The book retails a 60-year history in which gloomy expectations went unfulfilled. In the Thirties there was general despair among the British colonial authorities that a district called Machakos, near Nairobi, was fast eroding. It was overgrazed by cattle, and the local people, the Akamba tribe, looked likely to face more or less continual famine on their leached soils. The officials took photographs of bare hillsides to prove their point, and these are the 'before' half of the book's many pairs of pictures. Miracle of miracles, the 'after' shots - taken in the early Nineties - show neat terraces, greenery, and trees. Its 200km by 60km is home to more than a million people, five times as many as in the Thirties, and the inhabitants are better and more securely fed than their forebears.

Nor, say the authors, is the Machakos' experience unique: other African peoples and hot, dry places have proved highly adaptive. As their population grew, human ingenuity responded by massively increasing the power of the land to grow food. Indeed, the book argues that population pressure can release in people the spirit of innovation which ensures that they are richer, not poorer, as the pressure mounts. The authors - researchers at the Overseas Development Institute and Nairobi University - find themselves quoting with approval the work of Julian Simon, who has for years controversially suggested that high and rising populations are a force for good.

This book surveys practically every factor anyone has ever considered in attacking Third World poverty. The authors remind us that native farmers are right to be cautious of innovations recommended by experts who got a good deal wrong before.
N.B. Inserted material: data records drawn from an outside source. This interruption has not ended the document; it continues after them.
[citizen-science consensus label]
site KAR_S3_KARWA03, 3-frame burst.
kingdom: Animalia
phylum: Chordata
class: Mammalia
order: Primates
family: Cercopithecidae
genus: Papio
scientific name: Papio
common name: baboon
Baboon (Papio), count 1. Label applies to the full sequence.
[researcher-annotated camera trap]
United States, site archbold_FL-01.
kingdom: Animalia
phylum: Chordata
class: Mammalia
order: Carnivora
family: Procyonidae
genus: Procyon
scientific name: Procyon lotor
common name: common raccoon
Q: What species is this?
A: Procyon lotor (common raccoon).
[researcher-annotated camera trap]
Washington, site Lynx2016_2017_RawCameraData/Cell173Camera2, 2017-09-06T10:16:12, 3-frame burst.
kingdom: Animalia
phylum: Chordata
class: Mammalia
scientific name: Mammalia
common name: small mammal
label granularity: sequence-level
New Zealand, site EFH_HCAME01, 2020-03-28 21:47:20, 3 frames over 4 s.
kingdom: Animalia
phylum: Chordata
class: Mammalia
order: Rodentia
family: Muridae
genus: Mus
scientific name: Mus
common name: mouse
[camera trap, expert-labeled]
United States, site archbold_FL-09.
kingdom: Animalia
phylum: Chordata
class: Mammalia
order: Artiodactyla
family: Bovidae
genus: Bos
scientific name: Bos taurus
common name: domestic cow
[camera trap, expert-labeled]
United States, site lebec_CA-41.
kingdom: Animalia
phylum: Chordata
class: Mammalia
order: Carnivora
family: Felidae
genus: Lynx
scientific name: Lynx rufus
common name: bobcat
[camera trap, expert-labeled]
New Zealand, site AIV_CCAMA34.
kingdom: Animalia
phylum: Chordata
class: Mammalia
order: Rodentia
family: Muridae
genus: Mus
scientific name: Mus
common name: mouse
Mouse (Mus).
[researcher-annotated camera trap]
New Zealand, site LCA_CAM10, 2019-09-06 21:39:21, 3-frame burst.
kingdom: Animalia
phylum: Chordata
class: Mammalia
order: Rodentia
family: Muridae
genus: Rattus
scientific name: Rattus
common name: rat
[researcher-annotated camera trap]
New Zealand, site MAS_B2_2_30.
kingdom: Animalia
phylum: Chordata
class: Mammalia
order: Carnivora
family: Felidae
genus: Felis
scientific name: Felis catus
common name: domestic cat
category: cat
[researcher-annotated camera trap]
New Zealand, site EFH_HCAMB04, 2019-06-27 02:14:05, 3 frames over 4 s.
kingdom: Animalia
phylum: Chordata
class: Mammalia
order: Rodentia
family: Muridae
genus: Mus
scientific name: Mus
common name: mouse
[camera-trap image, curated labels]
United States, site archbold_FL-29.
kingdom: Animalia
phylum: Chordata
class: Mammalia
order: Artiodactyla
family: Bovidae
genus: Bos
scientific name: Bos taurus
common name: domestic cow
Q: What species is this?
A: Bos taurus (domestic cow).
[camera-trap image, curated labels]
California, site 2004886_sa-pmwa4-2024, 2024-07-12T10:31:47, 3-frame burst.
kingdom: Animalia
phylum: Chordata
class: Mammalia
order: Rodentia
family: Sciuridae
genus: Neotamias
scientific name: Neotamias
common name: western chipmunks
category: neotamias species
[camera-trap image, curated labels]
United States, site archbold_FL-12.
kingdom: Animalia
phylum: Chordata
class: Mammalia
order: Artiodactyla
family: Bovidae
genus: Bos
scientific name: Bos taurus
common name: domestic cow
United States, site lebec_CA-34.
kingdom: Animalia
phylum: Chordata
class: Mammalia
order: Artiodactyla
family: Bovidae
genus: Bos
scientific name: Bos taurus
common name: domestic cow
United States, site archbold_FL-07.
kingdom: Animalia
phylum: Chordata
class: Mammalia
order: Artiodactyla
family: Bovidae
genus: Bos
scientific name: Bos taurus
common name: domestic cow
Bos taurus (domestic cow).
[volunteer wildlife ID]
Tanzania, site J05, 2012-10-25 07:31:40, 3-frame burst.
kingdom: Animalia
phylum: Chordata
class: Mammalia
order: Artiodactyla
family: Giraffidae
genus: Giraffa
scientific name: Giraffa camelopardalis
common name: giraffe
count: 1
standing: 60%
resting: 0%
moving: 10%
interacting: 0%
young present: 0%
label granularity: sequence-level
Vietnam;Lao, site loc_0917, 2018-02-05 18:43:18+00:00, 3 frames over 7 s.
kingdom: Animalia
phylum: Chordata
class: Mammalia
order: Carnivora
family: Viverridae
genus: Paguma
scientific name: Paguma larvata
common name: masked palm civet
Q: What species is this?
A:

Over and over, they suggest outsiders should remember to listen.

This is not new advice (Robert Chambers became famous by being eloquent on the theme), and part of the refreshing charm of this book is that it also suggests, a little unfashionably, that outsiders can be useful. Other factors that helped in Machakos were travel, which broadened many of the farmers' minds; that they got into cash-earning crops for export; that the Kenyan government didn't steal half their earnings in the name of socialism or anything else; that their land was near enough to the capital to allow people to go off and earn money in hard times; that the whole tribe and its members were secure in their landholdings.

The Akamba people remain poor. They need better roads and want electricity. They knew early on that education was the ticket to everything, not least because it allowed youngsters to gain the jobs that freed them from farming's uncertainties while enabling them to send money home to capitalise the farm improvements. The Akamba are learning fast that in the modern world having fewer children makes good sense.

I like this book so much because it says people are life-enhancers, and that, given half a chance, even dirt-poor people invest in their land. It does not decry capitalism. It celebrates decent government. It suggests that there are ways foreign aid can help poor countries. Above all, it gives us clues about how Africa can overcome its basket-case reputation. It does all this with low-key authority. It has 'classic' written all over it.